• [Instructions for the task] Write the records out again exactly as they read, dropping any picture they hold.

##### Data shown

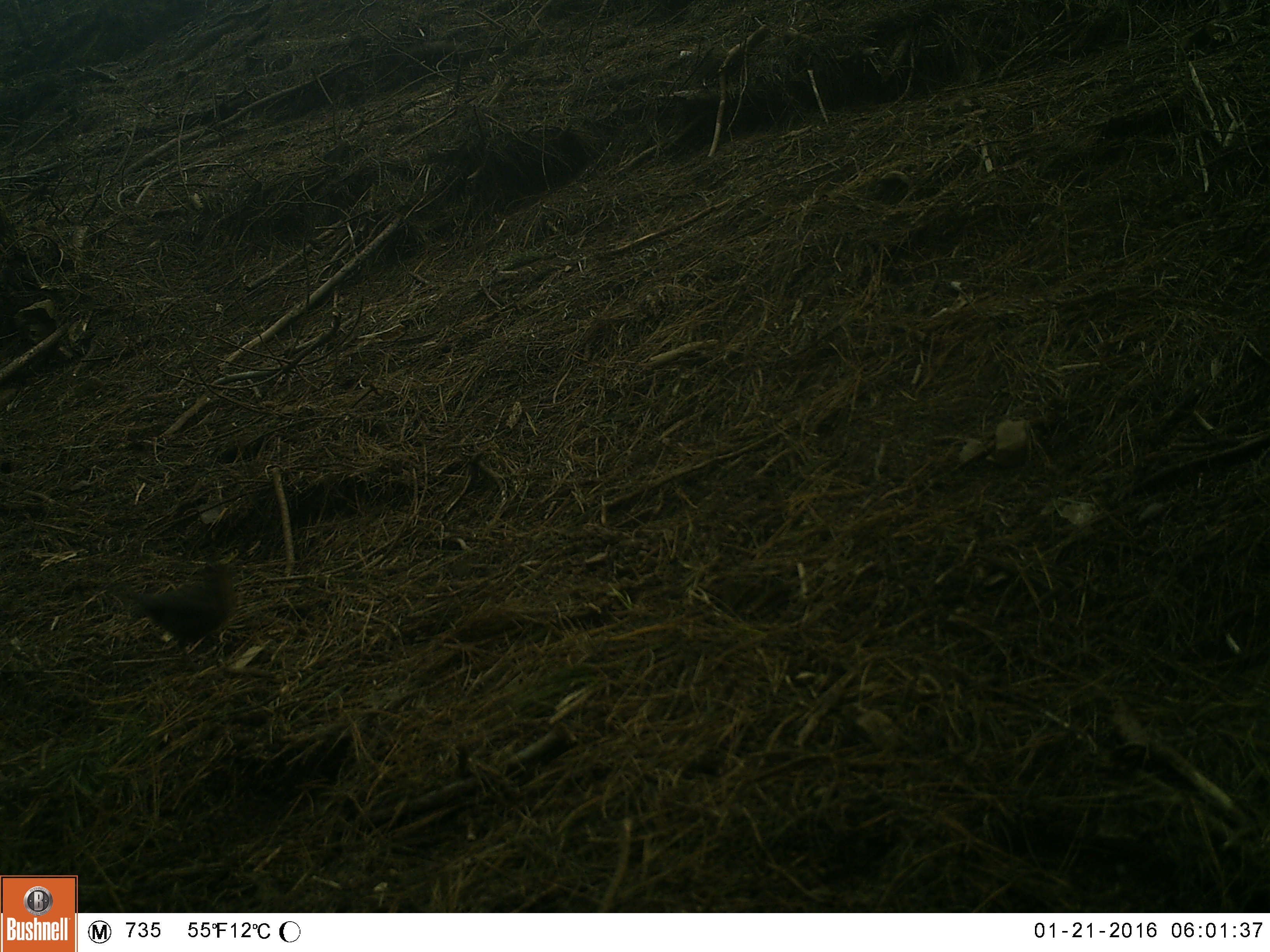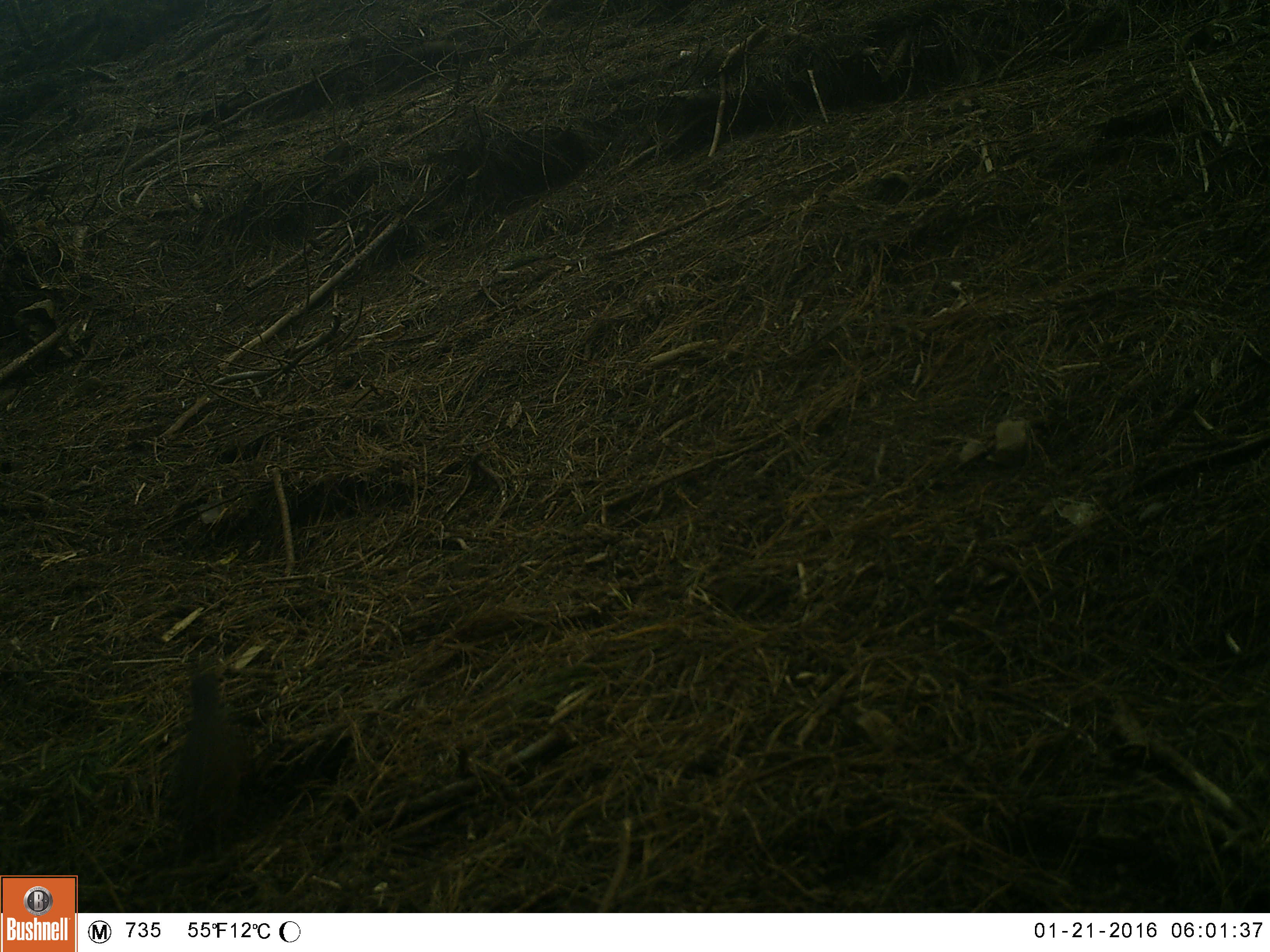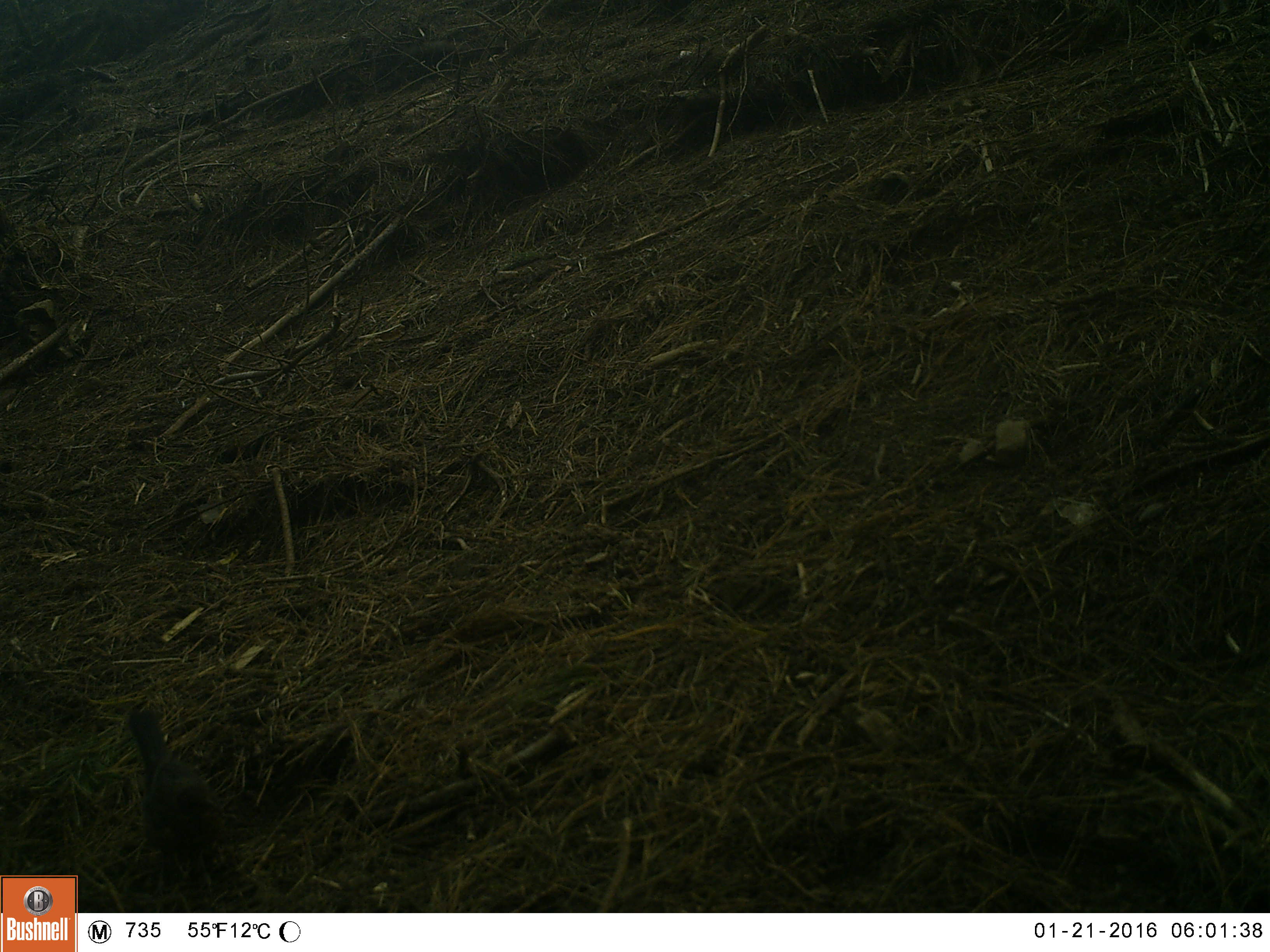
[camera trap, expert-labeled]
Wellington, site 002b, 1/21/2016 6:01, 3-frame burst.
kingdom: Animalia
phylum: Chordata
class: Aves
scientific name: Aves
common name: bird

##########

• [Answer below]
[camera trap, expert-labeled]
Wellington, site 002b, 1/21/2016 6:01, 3-frame burst.
kingdom: Animalia
phylum: Chordata
class: Aves
scientific name: Aves
common name: bird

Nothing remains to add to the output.